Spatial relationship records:
* * * * * * * * *

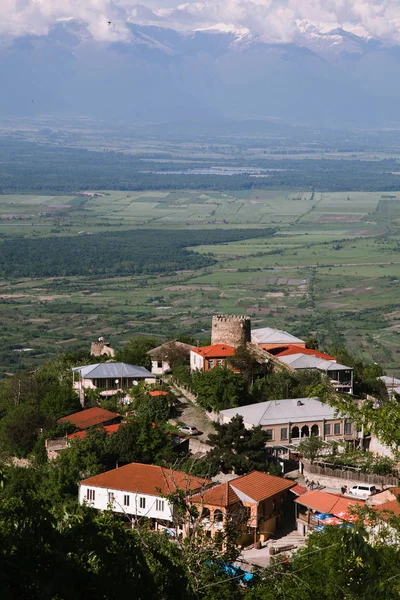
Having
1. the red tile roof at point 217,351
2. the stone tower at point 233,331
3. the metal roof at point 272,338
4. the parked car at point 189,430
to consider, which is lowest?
the parked car at point 189,430

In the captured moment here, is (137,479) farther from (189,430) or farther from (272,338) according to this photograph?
(272,338)

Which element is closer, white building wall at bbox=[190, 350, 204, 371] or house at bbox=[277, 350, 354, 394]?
house at bbox=[277, 350, 354, 394]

* * * * * * * * *

THE TASK: Output the entries above exactly, without their pictures.

REPLY:
Having
1. the red tile roof at point 217,351
2. the stone tower at point 233,331
3. the metal roof at point 272,338
4. the parked car at point 189,430
to consider, which is lowest?
the parked car at point 189,430

In the captured moment here, is (137,479) farther from (189,430) or farther from (272,338) according to this photograph?
(272,338)

Which element is closer, white building wall at bbox=[190, 350, 204, 371] or house at bbox=[277, 350, 354, 394]?
house at bbox=[277, 350, 354, 394]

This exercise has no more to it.